You are telling me you don't really have specific funds for that and you are going to maybe work out something with NOAA, and NOAA might come back and say, "We thought EPA was doing that."

Do you have a memorandum of understanding with NOAA? Mr. HAWKINS. We don't at this point, and to answer your question directly, Mr. Burton, we agree with your view that the Government ought to be spending additional resources on the question of monitoring.

Mr. BURTON. You don't know if it should be you?

Mr. HAWKINS. I am not here to put in a commercial for EPA to get that money.

Mr. BURTON. Are you the institution that should do the work? Mr. HAWKINS. We think a good sharing of responsibility that probably would play up pretty well in terms of getting the work done would be to have NOAA, which has large number of ocean vessels that are available, to be able to collect these samples, to have a lead responsibility for those samples.

Mr. BURTON. Are you prepared to enter into a memorandum of understanding with NOAA that you could submit to this committee to see if we could put some moneys somewhere to see something is done?

Mr. HAWKINS. Yes; we would be happy to pursue that and follow up on it.

Mr. BURTON. We have to know where to put the money to get it done.

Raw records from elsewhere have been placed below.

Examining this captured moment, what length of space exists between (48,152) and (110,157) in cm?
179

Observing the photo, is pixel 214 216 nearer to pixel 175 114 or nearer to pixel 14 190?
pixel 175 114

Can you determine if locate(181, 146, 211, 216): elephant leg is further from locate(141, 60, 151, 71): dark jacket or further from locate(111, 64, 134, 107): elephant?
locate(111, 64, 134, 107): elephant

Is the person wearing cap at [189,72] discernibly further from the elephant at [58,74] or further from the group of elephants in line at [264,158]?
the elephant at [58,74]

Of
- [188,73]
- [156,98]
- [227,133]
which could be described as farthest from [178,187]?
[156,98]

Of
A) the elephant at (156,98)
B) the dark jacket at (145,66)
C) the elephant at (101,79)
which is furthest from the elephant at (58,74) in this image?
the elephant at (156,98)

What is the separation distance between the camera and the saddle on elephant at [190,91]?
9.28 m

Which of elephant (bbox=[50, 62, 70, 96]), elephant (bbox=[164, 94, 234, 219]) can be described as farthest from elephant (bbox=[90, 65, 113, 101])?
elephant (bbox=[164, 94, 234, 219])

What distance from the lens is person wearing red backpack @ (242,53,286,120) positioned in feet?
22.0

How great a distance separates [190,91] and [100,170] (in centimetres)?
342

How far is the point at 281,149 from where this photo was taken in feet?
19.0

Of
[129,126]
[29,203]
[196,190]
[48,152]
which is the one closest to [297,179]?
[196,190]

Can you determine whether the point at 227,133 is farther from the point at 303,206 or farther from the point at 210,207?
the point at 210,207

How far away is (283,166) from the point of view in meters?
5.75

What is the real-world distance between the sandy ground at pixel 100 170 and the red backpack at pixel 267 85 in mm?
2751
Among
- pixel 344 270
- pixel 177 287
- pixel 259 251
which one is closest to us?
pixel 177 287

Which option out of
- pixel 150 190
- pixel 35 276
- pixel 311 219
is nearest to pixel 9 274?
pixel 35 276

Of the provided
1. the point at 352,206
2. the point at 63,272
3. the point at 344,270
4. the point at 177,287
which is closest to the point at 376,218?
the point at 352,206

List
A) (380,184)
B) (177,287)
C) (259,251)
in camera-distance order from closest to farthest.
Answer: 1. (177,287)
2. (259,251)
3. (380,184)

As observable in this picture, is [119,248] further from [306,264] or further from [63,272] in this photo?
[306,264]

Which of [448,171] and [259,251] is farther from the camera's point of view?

I have two more questions, Mr. Chairman.

Can you think of any way-we were talking before about the implosions and Dr. Rowe said they looked at 150 containers—this is back in the 1976 hearings-25 percent may have shown implosion and leakage.

Have you looked at any containers since that time?

Mr. HAWKINS. Yes; we looked at containers in 1977 at the Farallon site.

Mr. BURTON. What did the percentages show?

Mr. DYER. Basically, I selected slides from the 1977 survey and the ratio was running about the same.

Mr. BURTON. It still runs at 25 percent?

Mr. DYER. Roughly the same, yes.

Mr. BURTON. All right.

Second to last, can you think of any way or which would be the proper Federal agency that-I don't know if you ever watched "Get Smart," but they have got the silencer that drops over them-have a way to drop something over this that would shield whatever is there from spreading out farther in the oceanic way? Is that too far out?

Mr. HAWKINS. Some of these sites were 300 square miles, and the barrels are not all located in an area like the size of a football field. I don't know if anyone has examined the feasibility of that.

Mr. BURTON. Would that be something worth, you know, would that be as important a feasibility thing as the sex life of Tanner crabs by the National Science Foundation?

Mr. HAWKINS. It is certainly worth our giving more of an answer than we can give you at the table today.